CONSIGNE 1
Recopiez les enregistrements depuis leur début jusqu'à la ligne qui contient "284H372L354 230H248V248L213 266V354L230", celle-ci comprise, en substituant "everything" à "anything" sans rien modifier d'autre. Laissez les images de côté dans votre réponse.

Du retour du clan Bandaranaïke à la renaissance des Tigres

La faillite sécuritaire et économique du pouvoir est telle que les élections suivantes, en novembre 1994, sont remportées par le SLFP et ses alliés de gauche, avec d’autant plus de facilité que les Tigres ont assassiné le leader de l’UNP un mois avant le scrutin. C’est même plus précisément la famille Bandaranaïke qui prend le pouvoir : la fille, Chandrika Kumaratunga, accède à la Présidence de la République et laisse à sa mère le soin de diriger le gouvernement. Favorable à un Etat fédéral, elle se heurte aux extrémistes des deux camps : les radicaux cinghalais et le clergé bouddhiste veulent le maintien d’un Etat unitaire, alors que les Tamouls réclament l’indépendance et le font savoir ; quelques jours après l’annonce d’un projet de fédéralisme, en août 1995, une bombe cachée dans la charrette d’un marchand de noix de coco explose devant un bâtiment officiel, tuant une vingtaine de personnes. Malgré ces attentats aveugles et leur résistance sur le terrain, les Tigres perdent Jaffna en décembre 1995 et l’ensemble de la péninsule en avril suivant, après des combats ayant fait des milliers de morts. Les combats ne cessent pas pour autant : les séparatistes poursuivent leur guérilla dans l’est et harcèlent sans relâche la « passe des Eléphants », le cordon terrestre qui relie Jaffna au reste de l’île. Des élections locales parviennent pourtant à se tenir dans la péninsule en janvier 1998 et voient le succès du Front uni de libération tamoul (TULF), le plus vieux (et le plus modéré) des partis de cette communauté… ce qui lui vaut d’être pris pour cible par les extrémistes : le premier maire élu à Jaffna depuis quinze ans, une femme, est assassinée en mai suivant par les séparatistes.

DONNÉES FOURNIES
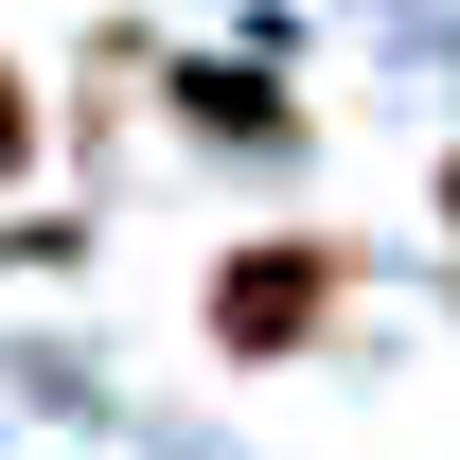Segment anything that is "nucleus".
<instances>
[{
	"label": "nucleus",
	"instance_id": "nucleus-1",
	"mask_svg": "<svg viewBox=\"0 0 460 460\" xmlns=\"http://www.w3.org/2000/svg\"><path fill=\"white\" fill-rule=\"evenodd\" d=\"M354 284H372L354 230H248V248L213 266V354L230 372H284V354H319L354 319Z\"/></svg>",
	"mask_w": 460,
	"mask_h": 460
},
{
	"label": "nucleus",
	"instance_id": "nucleus-2",
	"mask_svg": "<svg viewBox=\"0 0 460 460\" xmlns=\"http://www.w3.org/2000/svg\"><path fill=\"white\" fill-rule=\"evenodd\" d=\"M160 107L195 124V142H248V160H266V142H301V107H284L248 54H177V71H160Z\"/></svg>",
	"mask_w": 460,
	"mask_h": 460
},
{
	"label": "nucleus",
	"instance_id": "nucleus-3",
	"mask_svg": "<svg viewBox=\"0 0 460 460\" xmlns=\"http://www.w3.org/2000/svg\"><path fill=\"white\" fill-rule=\"evenodd\" d=\"M18 177H36V71L0 54V195H18Z\"/></svg>",
	"mask_w": 460,
	"mask_h": 460
},
{
	"label": "nucleus",
	"instance_id": "nucleus-4",
	"mask_svg": "<svg viewBox=\"0 0 460 460\" xmlns=\"http://www.w3.org/2000/svg\"><path fill=\"white\" fill-rule=\"evenodd\" d=\"M443 230H460V142H443Z\"/></svg>",
	"mask_w": 460,
	"mask_h": 460
}]
</instances>
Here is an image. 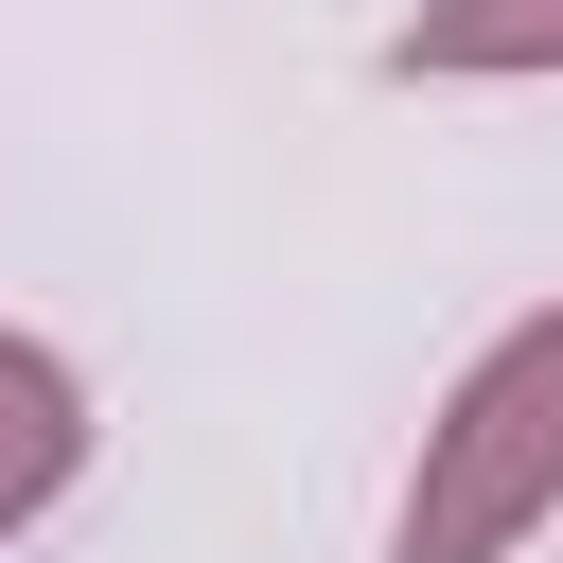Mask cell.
<instances>
[{"mask_svg": "<svg viewBox=\"0 0 563 563\" xmlns=\"http://www.w3.org/2000/svg\"><path fill=\"white\" fill-rule=\"evenodd\" d=\"M563 510V299L510 317L457 405L422 422V475H405V563H510L528 528Z\"/></svg>", "mask_w": 563, "mask_h": 563, "instance_id": "1", "label": "cell"}, {"mask_svg": "<svg viewBox=\"0 0 563 563\" xmlns=\"http://www.w3.org/2000/svg\"><path fill=\"white\" fill-rule=\"evenodd\" d=\"M70 457H88V387H70L35 334H0V528H18V510H53V493H70Z\"/></svg>", "mask_w": 563, "mask_h": 563, "instance_id": "2", "label": "cell"}, {"mask_svg": "<svg viewBox=\"0 0 563 563\" xmlns=\"http://www.w3.org/2000/svg\"><path fill=\"white\" fill-rule=\"evenodd\" d=\"M405 70H563V0H422Z\"/></svg>", "mask_w": 563, "mask_h": 563, "instance_id": "3", "label": "cell"}]
</instances>
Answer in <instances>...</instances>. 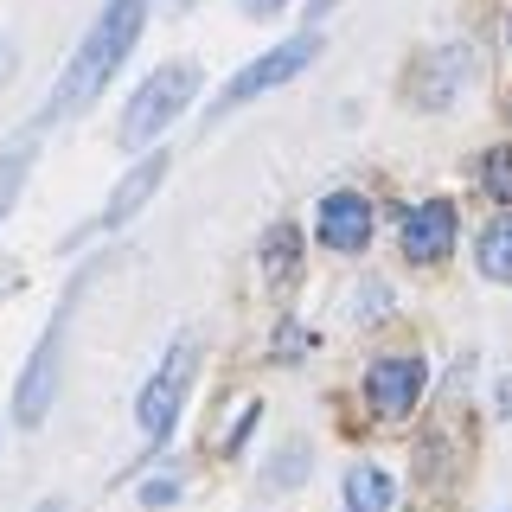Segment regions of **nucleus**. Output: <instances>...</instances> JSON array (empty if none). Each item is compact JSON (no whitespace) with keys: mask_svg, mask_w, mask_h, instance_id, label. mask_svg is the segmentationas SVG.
<instances>
[{"mask_svg":"<svg viewBox=\"0 0 512 512\" xmlns=\"http://www.w3.org/2000/svg\"><path fill=\"white\" fill-rule=\"evenodd\" d=\"M480 180H487V192L500 205H512V148H493L487 160H480Z\"/></svg>","mask_w":512,"mask_h":512,"instance_id":"obj_14","label":"nucleus"},{"mask_svg":"<svg viewBox=\"0 0 512 512\" xmlns=\"http://www.w3.org/2000/svg\"><path fill=\"white\" fill-rule=\"evenodd\" d=\"M282 0H244V13H256V20H263V13H276Z\"/></svg>","mask_w":512,"mask_h":512,"instance_id":"obj_16","label":"nucleus"},{"mask_svg":"<svg viewBox=\"0 0 512 512\" xmlns=\"http://www.w3.org/2000/svg\"><path fill=\"white\" fill-rule=\"evenodd\" d=\"M480 276L512 282V218H493L487 237H480Z\"/></svg>","mask_w":512,"mask_h":512,"instance_id":"obj_11","label":"nucleus"},{"mask_svg":"<svg viewBox=\"0 0 512 512\" xmlns=\"http://www.w3.org/2000/svg\"><path fill=\"white\" fill-rule=\"evenodd\" d=\"M301 263V237H295V224H276L269 231V244H263V269H269V282H288V269Z\"/></svg>","mask_w":512,"mask_h":512,"instance_id":"obj_12","label":"nucleus"},{"mask_svg":"<svg viewBox=\"0 0 512 512\" xmlns=\"http://www.w3.org/2000/svg\"><path fill=\"white\" fill-rule=\"evenodd\" d=\"M7 77H13V52H7V45H0V84H7Z\"/></svg>","mask_w":512,"mask_h":512,"instance_id":"obj_17","label":"nucleus"},{"mask_svg":"<svg viewBox=\"0 0 512 512\" xmlns=\"http://www.w3.org/2000/svg\"><path fill=\"white\" fill-rule=\"evenodd\" d=\"M192 90H199V71L192 64H160V71L128 96V116H122V148H141V141H154L160 128H167L180 109L192 103Z\"/></svg>","mask_w":512,"mask_h":512,"instance_id":"obj_2","label":"nucleus"},{"mask_svg":"<svg viewBox=\"0 0 512 512\" xmlns=\"http://www.w3.org/2000/svg\"><path fill=\"white\" fill-rule=\"evenodd\" d=\"M391 474L384 468H372V461H359V468H346V480H340V500H346V512H384L391 506Z\"/></svg>","mask_w":512,"mask_h":512,"instance_id":"obj_10","label":"nucleus"},{"mask_svg":"<svg viewBox=\"0 0 512 512\" xmlns=\"http://www.w3.org/2000/svg\"><path fill=\"white\" fill-rule=\"evenodd\" d=\"M333 7H340V0H314V13H333Z\"/></svg>","mask_w":512,"mask_h":512,"instance_id":"obj_19","label":"nucleus"},{"mask_svg":"<svg viewBox=\"0 0 512 512\" xmlns=\"http://www.w3.org/2000/svg\"><path fill=\"white\" fill-rule=\"evenodd\" d=\"M26 160H32V135H20L7 154H0V218H7L13 192H20V180H26Z\"/></svg>","mask_w":512,"mask_h":512,"instance_id":"obj_13","label":"nucleus"},{"mask_svg":"<svg viewBox=\"0 0 512 512\" xmlns=\"http://www.w3.org/2000/svg\"><path fill=\"white\" fill-rule=\"evenodd\" d=\"M365 237H372V205L359 192H327L320 199V244L352 256V250H365Z\"/></svg>","mask_w":512,"mask_h":512,"instance_id":"obj_7","label":"nucleus"},{"mask_svg":"<svg viewBox=\"0 0 512 512\" xmlns=\"http://www.w3.org/2000/svg\"><path fill=\"white\" fill-rule=\"evenodd\" d=\"M448 244H455V205L448 199H429L404 218V256L410 263H436V256H448Z\"/></svg>","mask_w":512,"mask_h":512,"instance_id":"obj_8","label":"nucleus"},{"mask_svg":"<svg viewBox=\"0 0 512 512\" xmlns=\"http://www.w3.org/2000/svg\"><path fill=\"white\" fill-rule=\"evenodd\" d=\"M160 173H167V154H148V160H141V167L128 173V180H122L116 192H109V205H103V224H109V231H116V224H128V218L141 212V205L154 199Z\"/></svg>","mask_w":512,"mask_h":512,"instance_id":"obj_9","label":"nucleus"},{"mask_svg":"<svg viewBox=\"0 0 512 512\" xmlns=\"http://www.w3.org/2000/svg\"><path fill=\"white\" fill-rule=\"evenodd\" d=\"M180 500V480H148V487H141V506H173Z\"/></svg>","mask_w":512,"mask_h":512,"instance_id":"obj_15","label":"nucleus"},{"mask_svg":"<svg viewBox=\"0 0 512 512\" xmlns=\"http://www.w3.org/2000/svg\"><path fill=\"white\" fill-rule=\"evenodd\" d=\"M500 416H512V378L500 384Z\"/></svg>","mask_w":512,"mask_h":512,"instance_id":"obj_18","label":"nucleus"},{"mask_svg":"<svg viewBox=\"0 0 512 512\" xmlns=\"http://www.w3.org/2000/svg\"><path fill=\"white\" fill-rule=\"evenodd\" d=\"M416 397H423V359H378L372 378H365V404H372V416H384V423H397V416L416 410Z\"/></svg>","mask_w":512,"mask_h":512,"instance_id":"obj_6","label":"nucleus"},{"mask_svg":"<svg viewBox=\"0 0 512 512\" xmlns=\"http://www.w3.org/2000/svg\"><path fill=\"white\" fill-rule=\"evenodd\" d=\"M64 320H71V301H64L58 320L45 327V340H39V352H32L26 378H20V391H13V416H20L26 429L45 416V404H52V384H58V346H64Z\"/></svg>","mask_w":512,"mask_h":512,"instance_id":"obj_5","label":"nucleus"},{"mask_svg":"<svg viewBox=\"0 0 512 512\" xmlns=\"http://www.w3.org/2000/svg\"><path fill=\"white\" fill-rule=\"evenodd\" d=\"M141 20H148V0H109L103 13H96L90 39L77 45L71 71H64V84L52 96V116H71V109H84L96 90L116 77V64L128 58V45L141 39Z\"/></svg>","mask_w":512,"mask_h":512,"instance_id":"obj_1","label":"nucleus"},{"mask_svg":"<svg viewBox=\"0 0 512 512\" xmlns=\"http://www.w3.org/2000/svg\"><path fill=\"white\" fill-rule=\"evenodd\" d=\"M32 512H64V506H58V500H45V506H32Z\"/></svg>","mask_w":512,"mask_h":512,"instance_id":"obj_20","label":"nucleus"},{"mask_svg":"<svg viewBox=\"0 0 512 512\" xmlns=\"http://www.w3.org/2000/svg\"><path fill=\"white\" fill-rule=\"evenodd\" d=\"M192 365H199V346L192 340H173V352L160 359V372L141 384V404H135V423L148 442H167L173 423H180V404H186V384H192Z\"/></svg>","mask_w":512,"mask_h":512,"instance_id":"obj_3","label":"nucleus"},{"mask_svg":"<svg viewBox=\"0 0 512 512\" xmlns=\"http://www.w3.org/2000/svg\"><path fill=\"white\" fill-rule=\"evenodd\" d=\"M314 52H320L314 32H301V39H288V45H276V52H263V58L250 64V71H237L231 84H224V96L212 103V116H231L237 103H250V96H263V90L288 84L295 71H308V64H314Z\"/></svg>","mask_w":512,"mask_h":512,"instance_id":"obj_4","label":"nucleus"}]
</instances>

CONSIGNE 2
Selon le texte sur le retour du clan Bandaranaïke, à quel moment les Tigres perdent-ils Jaffna ?

RÉPONSE COMPLÈTE 1
Segment everything that is "nucleus".
<instances>
[{
	"label": "nucleus",
	"instance_id": "nucleus-1",
	"mask_svg": "<svg viewBox=\"0 0 460 460\" xmlns=\"http://www.w3.org/2000/svg\"><path fill=\"white\" fill-rule=\"evenodd\" d=\"M354 284H372L354 230H248V248L213 266V354L230 372H284V354H319L354 319Z\"/></svg>",

RÉPONSE COMPLÈTE 2
En décembre 1995.